● Auszug
---------------

Helfer gesucht

Max-Planck-Wissenschaftler katalogisieren mikroRNAs, die bei der Tumorunterdrückung eine große Rolle spielen und identifizieren einen wichtigen Vermittler

20. Juni 2007

Das Gen p53 trägt die Bauanleitung für ein Protein, das bei der Tumorunterdrückung eine zentrale Rolle spielt. Wissenschaftler des Max-Planck-Instituts für Biochemie in Martinsried haben jetzt enträtselt, welche Protagonisten dem Tumorwächter p53 bei seiner wichtigen Aufgabe helfen. Ihre Forschung zeigt erstmals, dass der Tumor-Suppressor p53 extrem kurze Genabschnitte, mikroRNAs, aktiviert und dadurch das Wachstum von Tumorzellen bremst. Die Minimoleküle lassen die Krebszellen sterben und unterdrücken deren Teilung. In Zukunft könnten künstliche Kopien dieser mikroRNAs als Krebsmedikamente dienen. (Cell Cycle, Volume 6, Issue 13).

Das Gen p53 spielt eine entscheidende Rolle bei der Unterdrückung von Krebs und wird daher auch als Tumorsuppressor-Gen, oder "Wächter des Genoms" bezeichnet. Tatsächlich ist p53 in 50 bis 60 Prozent der am häufigsten vorkommenden Krebserkrankungen verändert und kann damit seine Funktion zur Tumorunterdrückung offenbar nicht mehr ausüben. Die Ursachen für solche genetischen Veränderungen sind vielfältig: genetische Veranlagung, karzinogene Substanzen, wie zum Beispiel Benzoapyren im Zigaretten-Rauch, aber auch UV- und radioaktive Strahlung. Ist die DNA des Gens jedoch nicht geschädigt kann der Tumor-Suppressor seine Schutzfunktion ausüben. Nach DNA-Schädigung wird das vom p53 kodierte Protein aktiviert, welches die Zellteilung unterdrückt oder den "programmierten Zelltod" (Apoptose) der betroffenen Zelle auslöst. So verhindert p53, dass sich Zellen mit schädlichen Veränderungen des Genoms vermehren. Das Team um den Max-Planck-Forscher Heiko Hermeking fand jetzt heraus, wie p53 als Wächter des Genoms funktioniert: es benutzt MikroRNAs als Helfer.

---------------

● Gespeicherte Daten
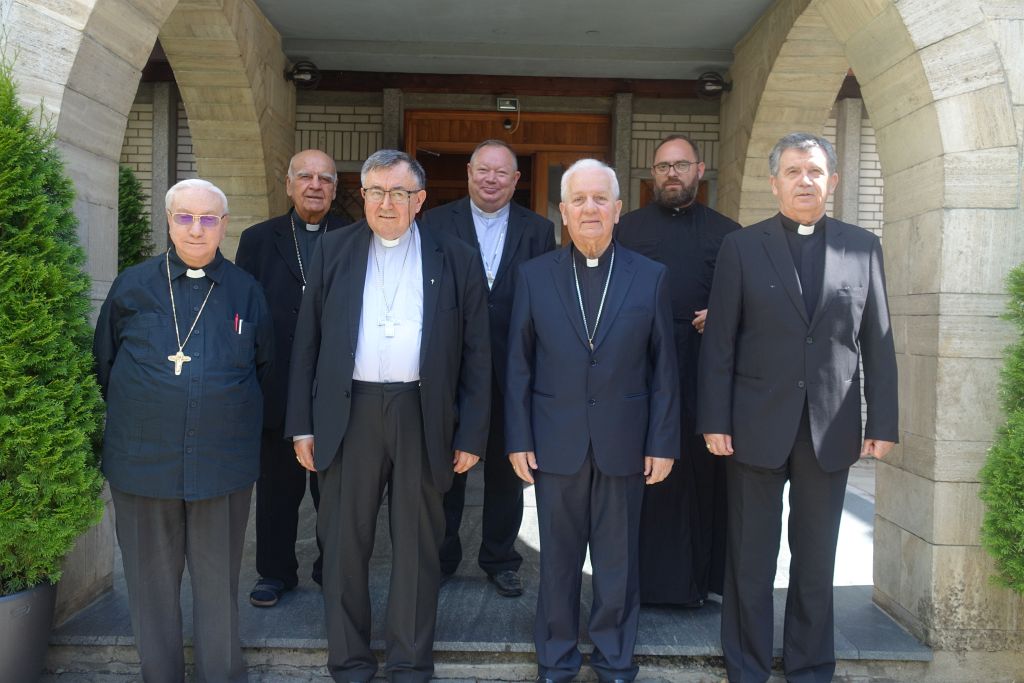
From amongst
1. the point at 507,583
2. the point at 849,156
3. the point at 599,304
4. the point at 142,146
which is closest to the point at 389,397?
the point at 599,304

---------------

● Aufgabe 1
In welchem Anteil der am häufigsten vorkommenden Krebserkrankungen ist p53 laut dem Text über p53 und mikroRNAs verändert?
● Aufgabe 2
Setzen Sie den Text über p53 und mikroRNAs nach seinem letzten Satz fort.

● Ergebnis 1
In 50 bis 60 Prozent der am häufigsten vorkommenden Krebserkrankungen.

● Ergebnis 2
MikroRNAs sind sehr kurze Ribonukleinsäuren - im Gegensatz zur Boten-RNA (mRNA) bestehen sie nur aus etwas mehr als 20 Nukleotiden. Sie können an die komplementäre Sequenz der Boten-RNA binden. Dadurch entsteht nur ein funktionsloser Doppelstrang und die mikroRNAs verhindern, dass die Boten-RNA in Proteine übersetzt wird. Das dazugehörige Gen wird damit quasi stumm geschaltet. Durch diese Interaktion verändern die mikroRNAs den Ablauf ganzer Signalketten. Für die Entdeckung der mikroRNA sind die US-amerikanischen Forscher Andrew Z. Fire und Craig C. Mello 2006 mit dem Nobelpreis für Medizin geehrt worden.

Die Martinsrieder Molekularbiologen um Hermeking katalogisierten nun sämtliche von p53 regulierten mikroRNAs. "Bei 34 mikroRNAs war die Konzentration nach der Aktivierung von p53 stark erhöht, bei 16 weiteren war die Bildung deutlich gebremst", so Hermeking: "Ganz besonders auffallend war die Zunahme der mikroRNA miR-34a, die nach Aktivierung von p53 in Lungenkrebs-Zellen mehr als 30-fach erhöht vorkam." Weitere Untersuchungen zeigten anschließend, dass p53 direkt die Aktivität des Gens beeinflusst, das die mikroRNA-34a kodiert, indem es an die Kontrollregion des miR-34a Gens bindet. Die künstliche Aktivierung der mikroRNA miR-34a in Tumorzellen hatte schon nach zwei Tagen Auswirkungen: sie stoppte das Wachstum der Kulturen. In Lungenkrebszellen löste die Behandlung mit künstlichen miR-34a Molekülen (sog. siRNAs: short interfering RNAs) sogar Zelltod aus.

Die Arbeit der Max-Planck-Wissenschaftler liefert neue und tiefe Einblicke in das komplexe Netzwerk, das durch den Tumorwächter p53 reguliert wird. Die Erkenntnisse könnten Wege zur Entwicklung neuer Therapien eröffnen, da modifizierte mikroRNAs bereits als Wirkstoff in Form von siRNAs getestet werden.